◆ THE INPUT:
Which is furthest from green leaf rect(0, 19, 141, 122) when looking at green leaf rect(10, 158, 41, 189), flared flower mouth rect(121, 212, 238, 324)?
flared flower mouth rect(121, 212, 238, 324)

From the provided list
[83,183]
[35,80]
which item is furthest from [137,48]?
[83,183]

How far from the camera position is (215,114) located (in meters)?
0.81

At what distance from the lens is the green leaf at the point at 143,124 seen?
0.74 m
--
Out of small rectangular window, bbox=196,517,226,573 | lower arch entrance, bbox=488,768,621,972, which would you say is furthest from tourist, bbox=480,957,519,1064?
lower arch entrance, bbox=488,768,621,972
--
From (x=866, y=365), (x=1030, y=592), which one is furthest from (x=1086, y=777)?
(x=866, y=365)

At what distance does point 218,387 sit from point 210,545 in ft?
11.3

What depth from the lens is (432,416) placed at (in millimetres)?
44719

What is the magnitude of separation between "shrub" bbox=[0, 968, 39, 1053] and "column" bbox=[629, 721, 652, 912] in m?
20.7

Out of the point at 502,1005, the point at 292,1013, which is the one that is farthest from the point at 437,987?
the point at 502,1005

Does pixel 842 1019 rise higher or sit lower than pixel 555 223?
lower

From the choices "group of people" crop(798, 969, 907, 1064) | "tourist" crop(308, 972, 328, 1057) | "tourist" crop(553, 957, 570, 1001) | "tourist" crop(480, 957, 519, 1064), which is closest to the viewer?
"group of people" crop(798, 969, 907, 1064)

◆ GOAL: Pull out each line of the listing above that contains the word "point". Uppercase and lowercase count as different.

◆ FINAL RESULT:
At what distance from the lens is the green leaf at the point at 143,124 seen?
At what distance does point 218,387 sit from point 210,545 in ft?
Out of the point at 502,1005, the point at 292,1013, which is the one that is farthest from the point at 437,987?
the point at 502,1005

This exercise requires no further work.